The ballot measure symbolizes the groundswell of opposition to MCAS that has swept the state as the high-stakes and high-standards test approaches for this year's sophomores, who must pass in order to receive a high school diploma. Several groups based in Cambridge have begun lobbying legislators and the state Board of Education to loosen or abolish the requirement. Their effort has not been in vain--there is a bill to that effect pending in the state legislature. In addition, at least 23 school committees around the state have formally stated their opposition to requiring students to pass MCAS to graduate, and the Massachusetts Association of School Committees will consider two similar resolutions when it meets today.
In response to the legitimate concerns of parents and educators alike that one test should not determine whether a student graduates from high school, the state Board of Education has considered several options.
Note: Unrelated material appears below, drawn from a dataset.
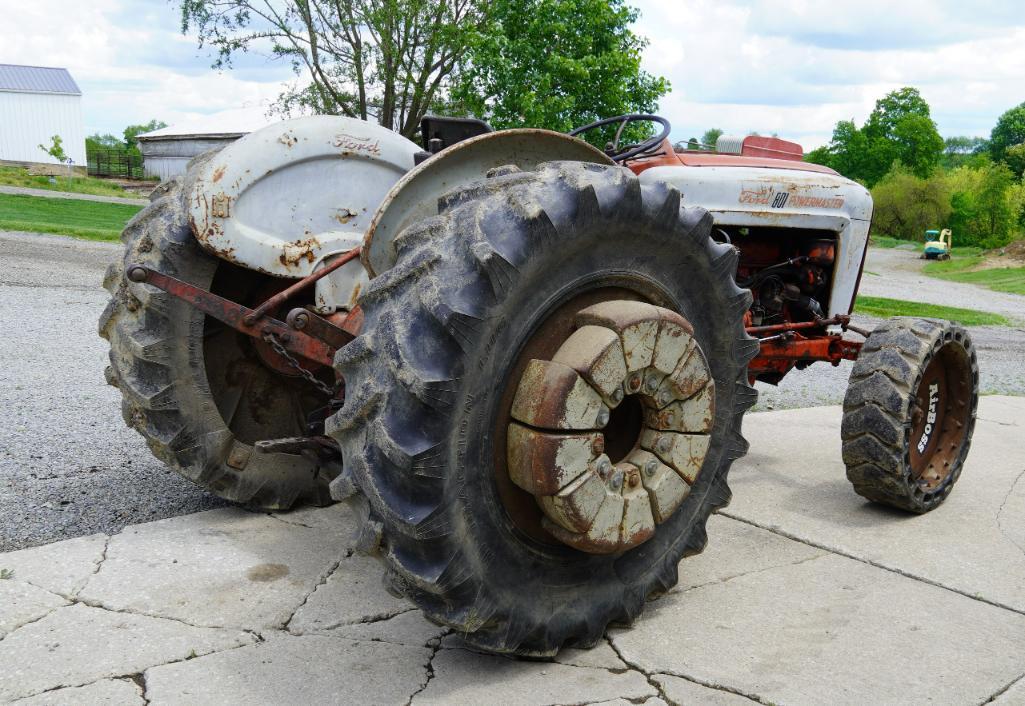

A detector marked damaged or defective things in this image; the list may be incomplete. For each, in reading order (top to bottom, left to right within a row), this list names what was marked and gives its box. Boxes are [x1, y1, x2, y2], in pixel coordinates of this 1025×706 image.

crack in concrete [992, 465, 1025, 557]
crack in concrete [721, 510, 1025, 614]
crack in concrete [979, 668, 1025, 700]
First, it has discussed endorsing alternative graduation certificates for vocational students, special education students and students with limited English proficiency who do not pass the test. These certificates would be explicitly different from a high school diploma. Last year, 66 percent of tenth-graders with limited English proficiency failed the language section of the MCAS, and even more failed the math section. Students with disabilities scored lower on both sections. As the law currently stands, all students will be required to pass the test. While these certificates would be a positive first step, they would not affect the vast majority of students.
The Board has also considered changing the format of the re-tests that students will be allowed to take if they fail the tenth-grade test the first time. Some have argued that more students might pass if the more difficult questions were removed and the passing score increased. This contorted plan would solve nothing. It is difficult to see how an easier test with more difficult grading would give students a fairer shot at graduation.
A third option, proposed by Education Commissioner David P. Driscoll, would give local graduation certificates to students who complete all high school requirements but do not pass the MCAS test. Like the certificates for vocational or special education students, these would not be equivalent to a high school diploma, according to Driscoll. Yet they would mean something, which is a significant and important departure from previous scenarios where students who fulfilled all the graduation requirements--but could not pass MCAS--would come away empty-handed.
This last suggestion has not yet been adopted, but if it were, it would signify that the state Board of Education has reached an important realization: There are worthy students who will not be able to pass MCAS.
Driscoll's proposal does not go as far as it should. As in the New York Regents system, students who fulfill high school graduation requirements but don't pass the test should receive a regular diploma, while students who show a proficient level of knowledge on MCAS should get an "honors" diploma.
The 2000 MCAS results are due to be released Nov. 15. When they are, absent a miracle, they will confirm what people should have known all along: Education is improved by encouraging, motivating and supporting teachers and students, not by putting a gun to their heads.